Don't buy it? Remember that every one of my family's experiences happened while they were sleeping, trying to sleep, or otherwise in a state where they might easily doze off. (Except for the flying soap chips which I saw for myself when I was up watching TV at her place one night) So it seems that I finally have a rational, useful explanation for their experiences. I've been told that this condition can be inherited, which could explain why so many on my mother's side have seen ghosts or other things. Guess I didn't get the gene, or I only got it in its weakest form.
But How Do You Know They're Just Dreams?
Typical signs that you're having a hypnogogic experience include the following: hearing voices that are sometimes unintelligible and sometimes speaking only a single word over and over, the sensation of someone touching you, something sitting on your chest or choking you, a feeling that some sort of presence is there with you, an inability to move, or even various smells. My family has experienced them all. The victim may also think they are floating, being carried, or see bizarre hallucinations. Some people even have OOBE (Out Of Body Experiences) where their soul seems to leave their body. They may even think they're seeing things in other rooms or places, when in fact they are dreaming these events. Or they feel as if some malevolent force is actually slamming them against the walls of their home and sliding them up to the ceiling and around the room.
These experiences may seem very real, but are actually nothing more than lucid dreams. Still, one can understand why so many people insist they were abdubted by aliens or terrorized by ghosts. My family still believes these experiences are real, but I obviously have doubts. The real clincher for scientists is that they can actually reproduce these experiences in the lab with machines that can trick the brain into reproducing this same state!
Bear in mind that we are all living in the Matrix. Well, sorta... The world we experience is actually a simulation created by our own brains. Even now, your brain is taking all the information coming in from your senses and is using that data to build a 3D simulation of the world around you. Normally, that simulation is pretty accurate. But if the simulation "software" malfunctions in some way, we can easily have these experiences without knowing they aren't real. It's weird to think about, but it's also true.

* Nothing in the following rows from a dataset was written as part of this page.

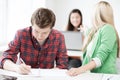 Students writing something at school Royalty Free Stock Photo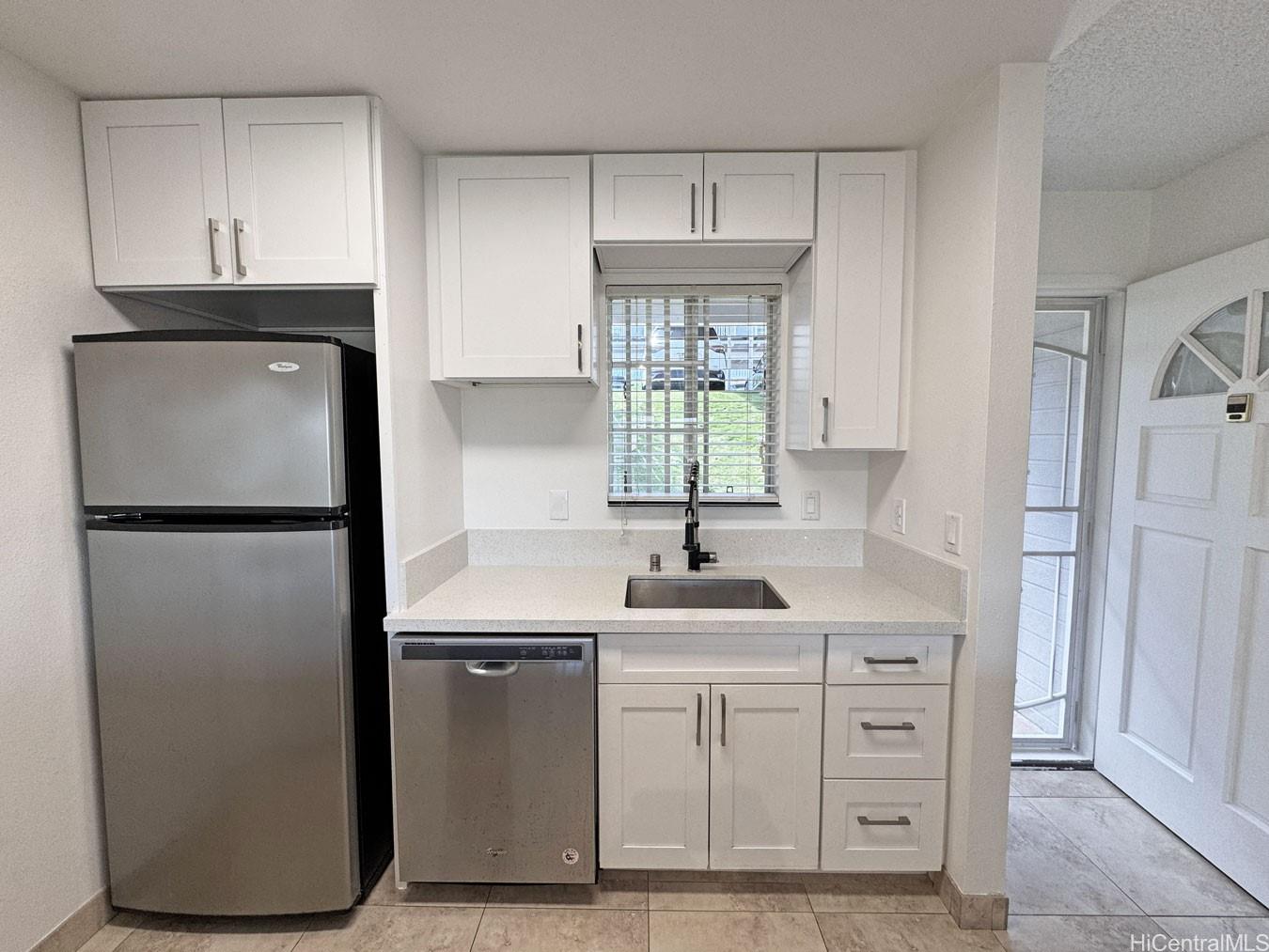 92-1150 Hame Street, Unit 8102 Kapolei, HI 96707 - Photo 11 of 19 a kitchen with stainless steel appliances a sink cabinets and a window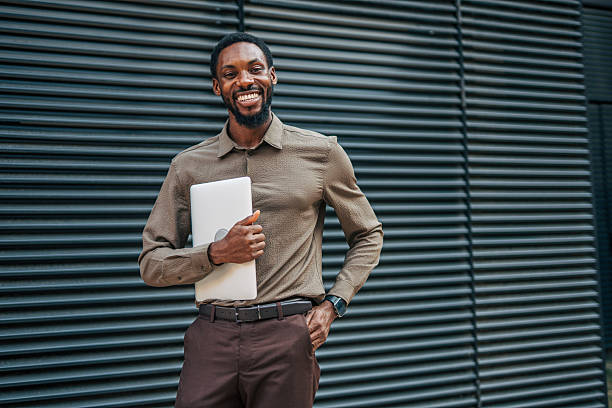 istock Smiling businessman holding laptop standing by modern office building 2235357027
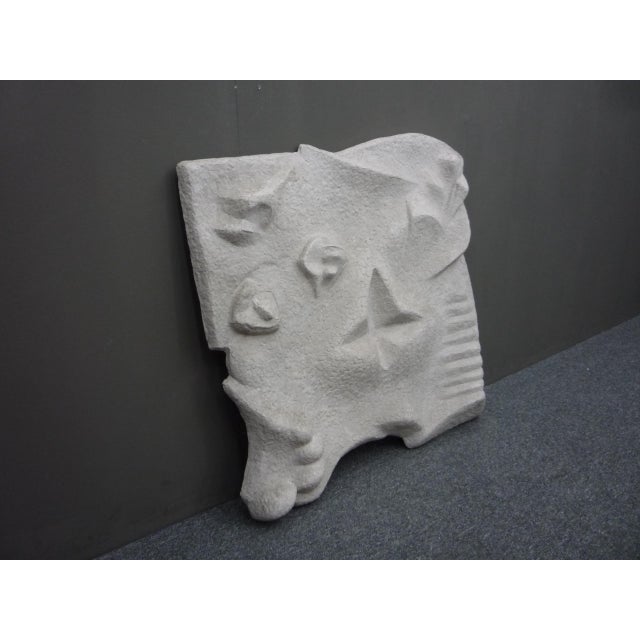 Monumental and Decorative Anthroposophic Wall Art made of cast cement and reinforced with metal rods. There are metal...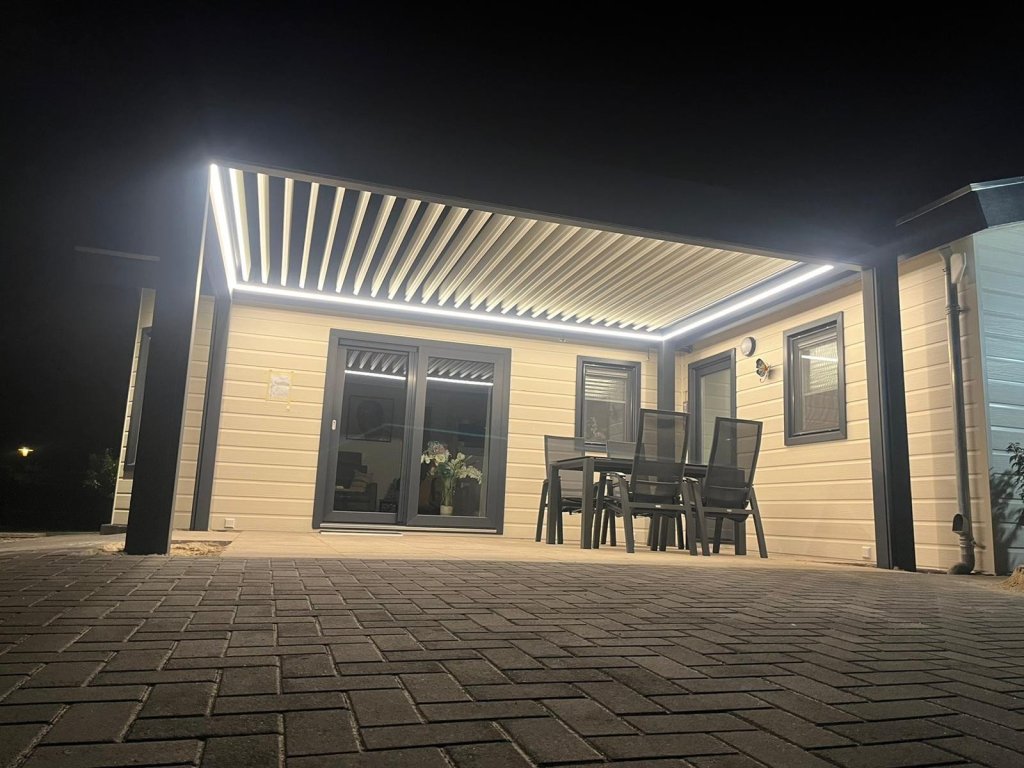 Moderne terrasoverkapping met lamellendak en sfeervolle verlichting, perfect voor buiten dineren.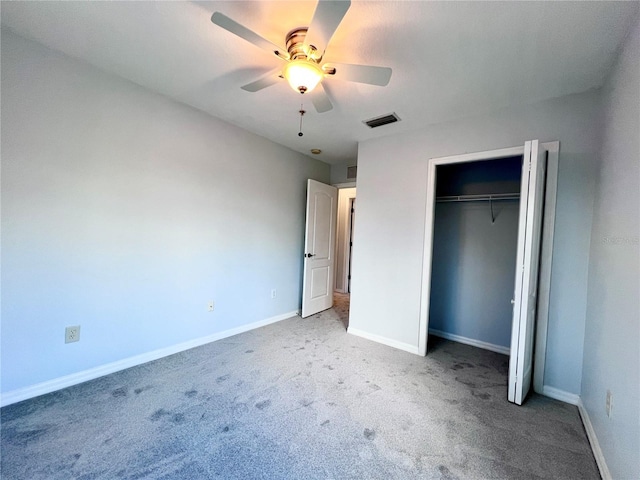 unfurnished bedroom featuring carpet floors, ceiling fan, and a closet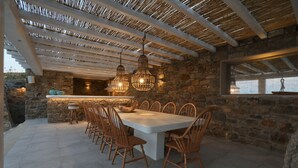 A dining area with a stone wall backdrop, a large table, and hanging light fixtures. - Villa Moonflower (Mykonos)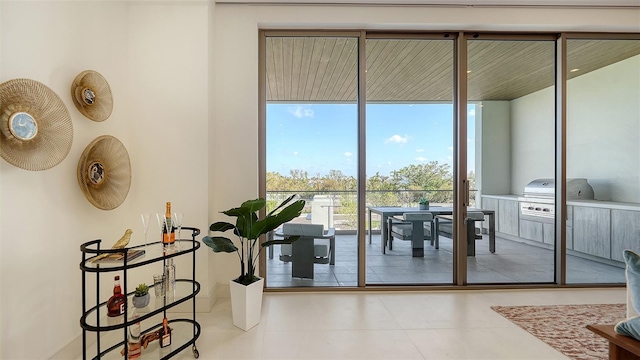 doorway with expansive windows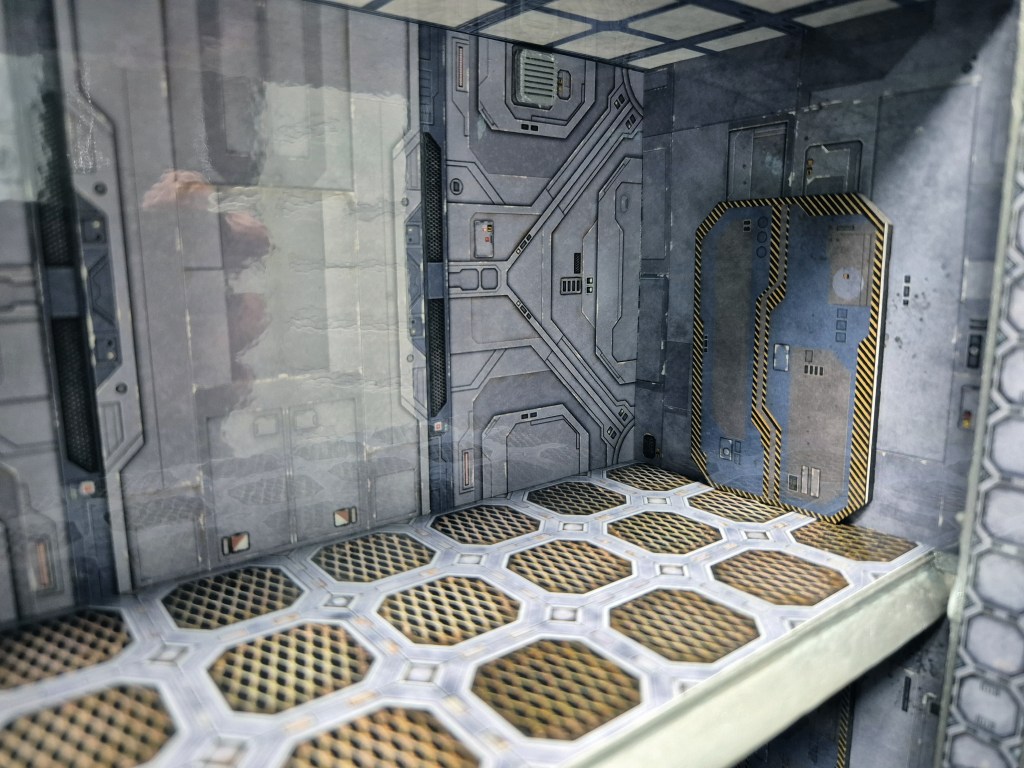 Interior of a futuristic sci-fi room with metallic walls and a patterned floor.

We shouldn't make fun of people who suffer from this affliction. All their senses are telling them that these experiences are real and it can be truly terrifying. I don't know too many skeptics who have this condition. Probably because many of them wouldn't be skeptics if they did. The only reason I got off so light is because I don't appear to have it and I actually took the time to look for a scientific explanation.
Still, the good news is that understanding brings clarity and hope. All it takes to be a skeptic is an open mind and a willingness to employ good, objective reasoning.